The suicide of Reddit co-founder Aaron Swartz has set off a storm of protest on the Internet, including one group hacking MIT’s website.
Swartz killed himself Friday, just a few weeks before a hearing in a criminal case that could have landed him with 35 years in prison and $1 million in fines. The free information activist was accused of stealing millions of academic articles from an MIT database in 2011.
The “hacktivist” group, Anonymous, left a message on the university’s site declaring that the criminal investigation into Swartz was “a grotesque miscarriage of justice, a distorted and perverse shadow of the justice that Aaron died fighting for,” according to a copy of the page, which is no longer available.

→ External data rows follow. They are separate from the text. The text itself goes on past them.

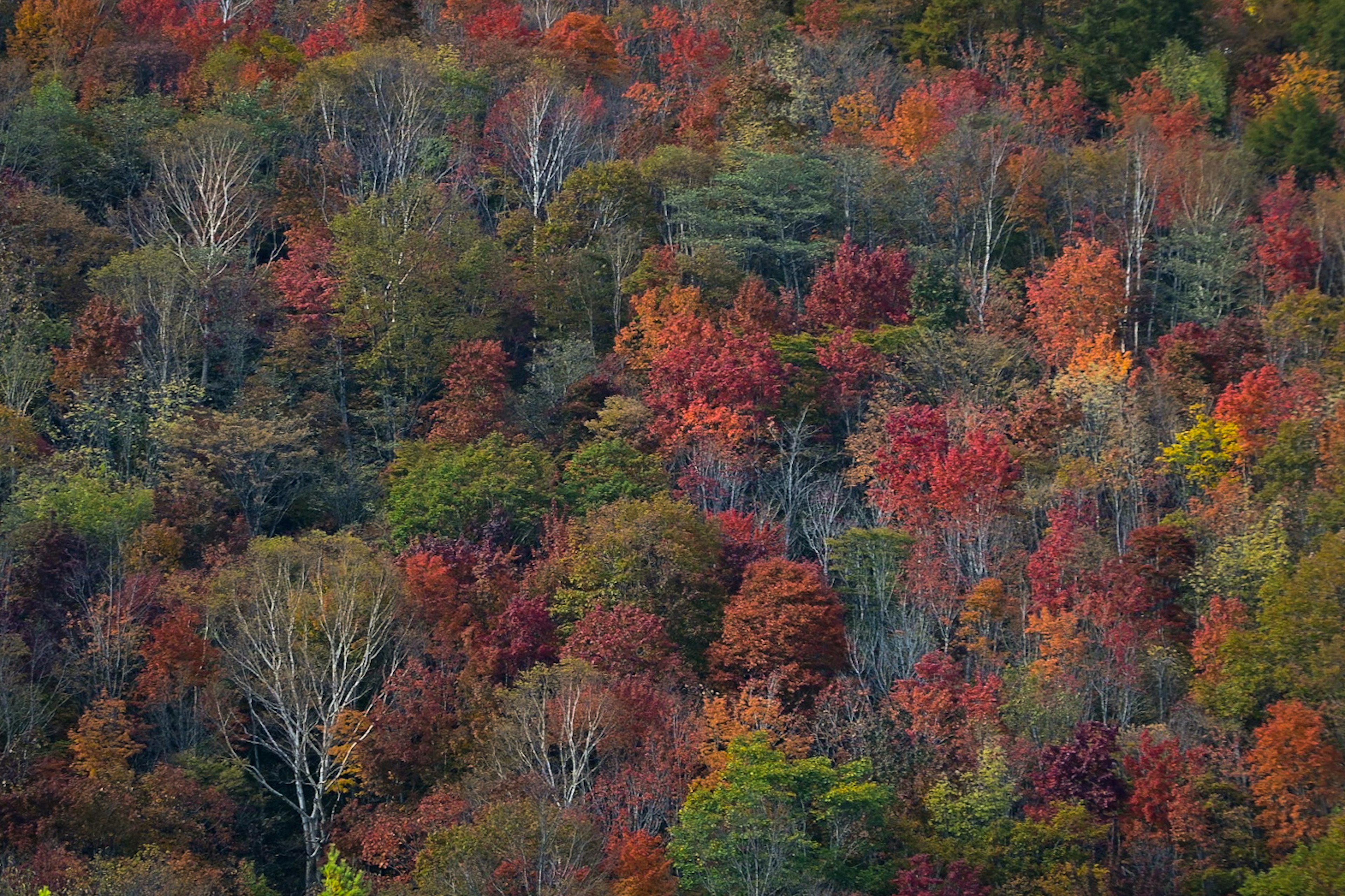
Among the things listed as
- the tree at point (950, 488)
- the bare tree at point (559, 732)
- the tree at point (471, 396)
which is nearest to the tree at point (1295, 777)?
the tree at point (950, 488)

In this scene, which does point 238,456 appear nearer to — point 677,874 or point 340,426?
point 340,426

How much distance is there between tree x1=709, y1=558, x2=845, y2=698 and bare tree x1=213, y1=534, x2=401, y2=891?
7.77m

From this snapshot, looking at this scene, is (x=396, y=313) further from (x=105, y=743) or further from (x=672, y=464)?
(x=105, y=743)

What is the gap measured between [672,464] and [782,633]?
917 centimetres

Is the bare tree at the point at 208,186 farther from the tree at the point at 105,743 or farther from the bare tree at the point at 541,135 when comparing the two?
the tree at the point at 105,743

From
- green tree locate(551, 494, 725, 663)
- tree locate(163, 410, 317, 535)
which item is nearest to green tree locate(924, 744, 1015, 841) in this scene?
green tree locate(551, 494, 725, 663)

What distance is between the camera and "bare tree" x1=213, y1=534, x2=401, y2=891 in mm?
41906

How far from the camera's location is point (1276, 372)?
50312mm

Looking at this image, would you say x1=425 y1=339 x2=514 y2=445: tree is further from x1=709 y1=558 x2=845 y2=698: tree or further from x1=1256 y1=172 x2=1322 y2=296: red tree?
x1=1256 y1=172 x2=1322 y2=296: red tree

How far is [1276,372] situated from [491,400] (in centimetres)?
2079

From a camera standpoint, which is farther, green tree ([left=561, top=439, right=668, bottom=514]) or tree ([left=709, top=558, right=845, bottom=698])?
green tree ([left=561, top=439, right=668, bottom=514])

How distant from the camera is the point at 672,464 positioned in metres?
51.7

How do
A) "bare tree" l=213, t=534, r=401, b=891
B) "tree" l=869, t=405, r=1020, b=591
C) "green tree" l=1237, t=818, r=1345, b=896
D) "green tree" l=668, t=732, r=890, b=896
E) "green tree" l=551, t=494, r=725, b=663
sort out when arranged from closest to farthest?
"green tree" l=1237, t=818, r=1345, b=896 → "green tree" l=668, t=732, r=890, b=896 → "bare tree" l=213, t=534, r=401, b=891 → "green tree" l=551, t=494, r=725, b=663 → "tree" l=869, t=405, r=1020, b=591

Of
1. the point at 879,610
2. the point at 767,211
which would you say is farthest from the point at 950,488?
the point at 767,211
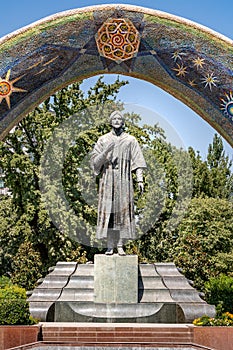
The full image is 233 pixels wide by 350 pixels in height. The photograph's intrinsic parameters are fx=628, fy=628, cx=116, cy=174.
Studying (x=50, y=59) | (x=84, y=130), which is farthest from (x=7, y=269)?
(x=50, y=59)

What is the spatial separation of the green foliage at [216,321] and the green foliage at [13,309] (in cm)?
256

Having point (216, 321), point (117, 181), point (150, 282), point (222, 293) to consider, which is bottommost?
point (216, 321)

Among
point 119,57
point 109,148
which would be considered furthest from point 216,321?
point 119,57

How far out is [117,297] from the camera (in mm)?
10867

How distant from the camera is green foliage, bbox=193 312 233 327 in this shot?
933cm

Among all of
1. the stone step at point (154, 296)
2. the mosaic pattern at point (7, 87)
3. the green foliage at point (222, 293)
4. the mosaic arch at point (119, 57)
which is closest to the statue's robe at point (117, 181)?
the stone step at point (154, 296)

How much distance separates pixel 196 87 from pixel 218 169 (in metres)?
19.9

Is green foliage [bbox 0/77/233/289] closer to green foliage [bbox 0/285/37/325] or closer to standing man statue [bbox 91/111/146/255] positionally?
standing man statue [bbox 91/111/146/255]

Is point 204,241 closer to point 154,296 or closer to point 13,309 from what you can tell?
point 154,296

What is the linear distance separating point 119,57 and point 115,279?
4.52 metres

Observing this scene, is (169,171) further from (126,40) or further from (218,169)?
(126,40)

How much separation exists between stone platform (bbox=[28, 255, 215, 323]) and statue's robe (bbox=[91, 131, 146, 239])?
688 mm

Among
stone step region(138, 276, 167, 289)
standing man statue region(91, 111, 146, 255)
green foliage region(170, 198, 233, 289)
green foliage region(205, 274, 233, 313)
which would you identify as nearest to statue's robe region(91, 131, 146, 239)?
standing man statue region(91, 111, 146, 255)

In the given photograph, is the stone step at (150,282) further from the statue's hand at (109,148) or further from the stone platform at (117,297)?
the statue's hand at (109,148)
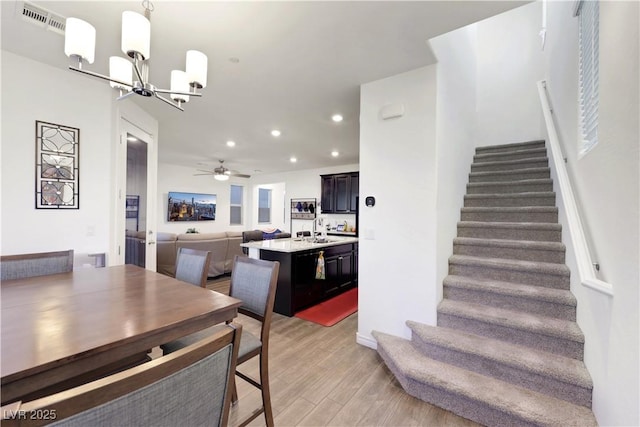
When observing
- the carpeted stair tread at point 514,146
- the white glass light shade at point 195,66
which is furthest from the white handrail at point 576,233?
the white glass light shade at point 195,66

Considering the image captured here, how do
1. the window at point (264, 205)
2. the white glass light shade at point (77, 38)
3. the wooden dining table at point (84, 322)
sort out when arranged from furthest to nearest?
the window at point (264, 205) → the white glass light shade at point (77, 38) → the wooden dining table at point (84, 322)

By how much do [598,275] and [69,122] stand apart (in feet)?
14.5

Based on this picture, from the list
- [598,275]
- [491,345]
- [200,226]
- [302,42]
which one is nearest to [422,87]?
[302,42]

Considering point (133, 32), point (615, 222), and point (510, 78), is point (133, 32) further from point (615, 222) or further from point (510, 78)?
point (510, 78)

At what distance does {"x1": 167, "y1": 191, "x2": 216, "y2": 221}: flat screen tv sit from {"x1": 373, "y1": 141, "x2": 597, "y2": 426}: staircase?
6.93m

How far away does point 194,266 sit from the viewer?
209 cm

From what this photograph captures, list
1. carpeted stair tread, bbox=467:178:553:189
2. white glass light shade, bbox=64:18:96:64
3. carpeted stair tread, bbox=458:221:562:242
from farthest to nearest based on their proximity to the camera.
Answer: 1. carpeted stair tread, bbox=467:178:553:189
2. carpeted stair tread, bbox=458:221:562:242
3. white glass light shade, bbox=64:18:96:64

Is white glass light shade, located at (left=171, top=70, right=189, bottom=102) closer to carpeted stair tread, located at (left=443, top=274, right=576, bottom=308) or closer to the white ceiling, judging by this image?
the white ceiling

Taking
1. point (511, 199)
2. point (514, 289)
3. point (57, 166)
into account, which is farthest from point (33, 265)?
point (511, 199)

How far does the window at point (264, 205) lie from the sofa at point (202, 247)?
414 cm

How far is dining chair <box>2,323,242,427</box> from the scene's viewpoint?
0.49m

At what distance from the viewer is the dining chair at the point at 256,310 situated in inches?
63.3

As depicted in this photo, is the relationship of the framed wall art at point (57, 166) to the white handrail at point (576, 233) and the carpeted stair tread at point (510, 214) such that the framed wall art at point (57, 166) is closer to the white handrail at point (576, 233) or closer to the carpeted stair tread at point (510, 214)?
the white handrail at point (576, 233)

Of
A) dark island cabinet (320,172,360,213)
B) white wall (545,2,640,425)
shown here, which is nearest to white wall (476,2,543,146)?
dark island cabinet (320,172,360,213)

The group left a list of demands, such as changes to computer crime laws and copyright and intellectual property law.
In support of Swartz’s mission, academics of all disciplines took to Twitter to announce that they have made their published work available for free in the “PDF Tribute” campaign. One Twitter user, Stefano Zacchiroli, provided a link to all of his papers, “no matter the unjust copyright transfers I’ve been forced to sign.
A White House petition has also garnered from thousands, demanding that US District Attorney Carmen Ortiz be removed from office for “overreach” in the Swartz case.
The group made sure to leave an apology to MIT for “this temporary use of their websites” and provided a link to the school’s regular homepage.
Anonymous has hacked into websites before, most recently in December when the controversial Westboro Baptist Church announced it would be protesting at the funerals of Sandy Hook shooting victims, according to the Christian Post.
The group stole members’ private information and then posted on the church’s website, “We will not allow you to corrupt the minds of America with your seeds of hatred. We will not allow you to inspire aggression to the social factions which you deem inferior. We will render you obsolete. We will destroy you. We are coming.”